Indiana is madder than ever after he notices his white pants are dirty. The sheriff catches the axe freak and says “Rosebud!” as he slams the saw into the guy. Blood goes everywhere and the saw pops out the axe freak’s back. Then the sheriff and the axe dude fall off a cliff and the girls sob a second then start fondling each other and soon they are working out them tongues. Indiana finally comes along and sees them and smiles and says “Aw shucks.” Then the hitch hiker goes home and takes a shower and some gloved maniac with an axe comes in and tries to kill her only she pulls off her mask and she turns out to be one of the lesbians we only saw in that one scene at the beginning. I have no idea why she is the killer. Neither does she. Pretty soon both girls are naked and fighting in a lake and they talk a bunch while fighting to try and make sense out of all of this. They fail.

Finally, the naked tree girl comes back and says some crazy stuff, including “cocoa!” a bunch while she flops around on a fallen tree and dances around and finally has sex while finishing telling the story. The end credits roll and my mind is still reeling. What a crazy, screwed up movie! It had FOUR epilogues! I have no idea why, but it just kept going and going. I never drink and have never taken a drug, but I figure the world might seem like this movie if I did. This was one massive party for me watching… and I bet most people who love Grindhouse type movies would love it like I did.  If you happen to drink, then please get sauced major big time and watch this one twice in a row.

5 / 10 / 8

Attack Of The Beast Creatures

Attack Of The Beast Creatures
Western World Video – Unrated – 83 Minutes

I dug deep and found this very rare little splatterfest to review for this month, and though it may be hard as hell to find, it is a cool little low budget oddity that surprised me.

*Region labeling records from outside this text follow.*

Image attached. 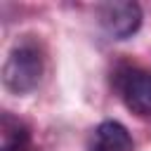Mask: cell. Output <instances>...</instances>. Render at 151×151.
Here are the masks:
<instances>
[{
	"instance_id": "cell-1",
	"label": "cell",
	"mask_w": 151,
	"mask_h": 151,
	"mask_svg": "<svg viewBox=\"0 0 151 151\" xmlns=\"http://www.w3.org/2000/svg\"><path fill=\"white\" fill-rule=\"evenodd\" d=\"M42 71H45V59L38 42L31 38H21L12 45L5 59L2 83L14 94H28L40 85Z\"/></svg>"
},
{
	"instance_id": "cell-2",
	"label": "cell",
	"mask_w": 151,
	"mask_h": 151,
	"mask_svg": "<svg viewBox=\"0 0 151 151\" xmlns=\"http://www.w3.org/2000/svg\"><path fill=\"white\" fill-rule=\"evenodd\" d=\"M111 85L120 101L139 118H151V71L137 64H118Z\"/></svg>"
},
{
	"instance_id": "cell-3",
	"label": "cell",
	"mask_w": 151,
	"mask_h": 151,
	"mask_svg": "<svg viewBox=\"0 0 151 151\" xmlns=\"http://www.w3.org/2000/svg\"><path fill=\"white\" fill-rule=\"evenodd\" d=\"M97 19L106 35L127 40L142 26V7L137 2H104L97 7Z\"/></svg>"
},
{
	"instance_id": "cell-4",
	"label": "cell",
	"mask_w": 151,
	"mask_h": 151,
	"mask_svg": "<svg viewBox=\"0 0 151 151\" xmlns=\"http://www.w3.org/2000/svg\"><path fill=\"white\" fill-rule=\"evenodd\" d=\"M85 151H134V139L118 120H101L85 144Z\"/></svg>"
},
{
	"instance_id": "cell-5",
	"label": "cell",
	"mask_w": 151,
	"mask_h": 151,
	"mask_svg": "<svg viewBox=\"0 0 151 151\" xmlns=\"http://www.w3.org/2000/svg\"><path fill=\"white\" fill-rule=\"evenodd\" d=\"M31 132L28 127L14 118L12 113H2L0 118V151H28Z\"/></svg>"
}]
</instances>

OK, the film starts off with a ship sinking, kinda like a Z-Grade Titanic deal, during the opening credits. The amateur actor survivors all row a boat to a nearby Island. Before you can say “Gilligan,” these castaways are convinced they are all alone on the Island… only we know different because we get some hand-held POV shots that are suppose to be someone watching from the nearby bushes.

Next we get some people screaming at each other for a few minutes kinda like on the WWE nowadays cuz they save all the actual WRESTLING for Pay-Per-View and just yell a bunch on free TV,and this one old man character is like Archie Bunker, only an amateur version.

Director Michael Stanley has set this film in the 1920’s and one character is a flapper. The plot starts to bog down here so Archie Bunker gets thirsty and decides he needs a drink, only when he bends over and takes a swig of the lagoon, it eats his flesh off in a cool gross out effects scene. Face melts, hands drip, gooey slime and blood pour everywhere. We’re talking first class chunk blower here. The rest of the flick zips along at a fast rate from here on out as crew members off-screen throw these creatures at the cast that look like that Zuni demon doll thingie from Trilogy of Terror with all the big sharp teeth that chased Karen Black all over. Same kinda thing except different. These demonic little dudes ain’t dolls and they hunger for a lot more than Karen. We’re talking absolutely no plot from this point on, just some great scenes of people getting attacked and swarmed on by these creatures. I haven’t seen flesh eating swarms of little killers like this since Piranha! I could go on, but I don’t wanna ruin it in case you are lucky enough to dig it up someplace.

I will say that the director and screenwriters must have done some way crazy drugs and watched Gilligan’s Island before making this thing… Original and way off the wall.  A true surprise!